The feeling I got when I finally saw the head out was nothing short of victorious! Another contraction, and the shoulders were out as well. When Heidi put my baby boy on my chest, I practically melted into tears. I had never worked so hard for something in my entire life, and the reward was beyond anything I could have imagined. Luka weighed in at an impressive 8 lbs 15 oz, with a surprisingly round head for having spent so long in my birth canal!
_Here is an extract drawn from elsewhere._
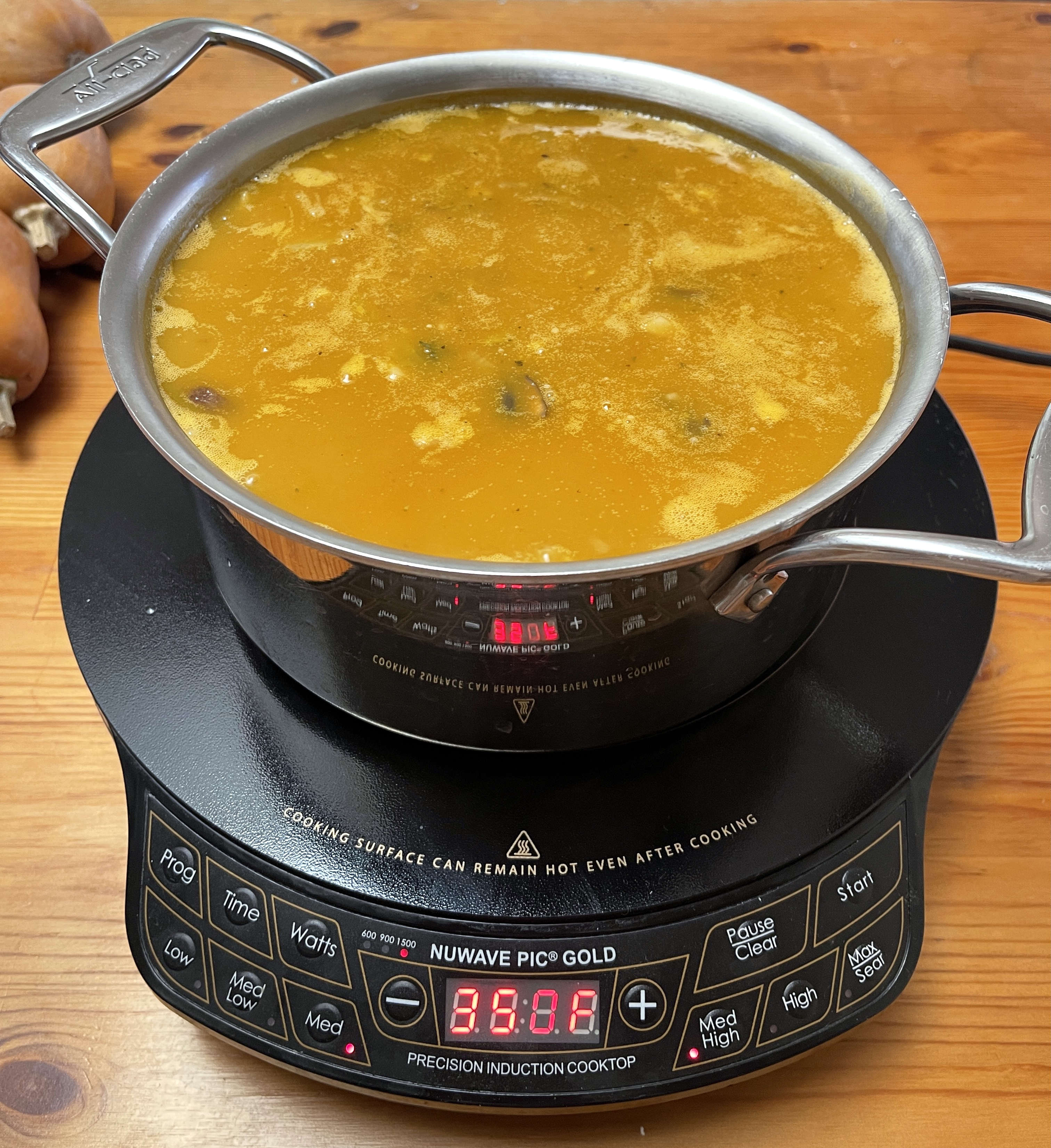 A pot of soup cooking on a portable induction cooktop that is sitting on a wooden table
After the birth, Heidi explained that Luka's head was coming down tilted sideways and took a long time to rotate into the proper position, which is why progress was slow. As to my contractions fading away, we theorized that my body hadn't been prepared for such a long labour. I think that I wasted a lot of energy pushing using only my own strength, rather than waiting for the urge to push and letting strong contractions move baby down.

Still, I am proud of my persistence and awed at my body's ability to give birth (almost) naturally after over 7 hours of pushing. It is without a doubt the most empowering thing I have ever done, and also the most humbling. I am certain that I would not have been able to continue without Pam, Heidi, and my husband's constant support and encouragement. I never felt as though they doubted my ability to give birth, and their belief in me was an invaluable source of strength.  And though Luka's birth was not at all like I imagined it would be, I wouldn't change a thing.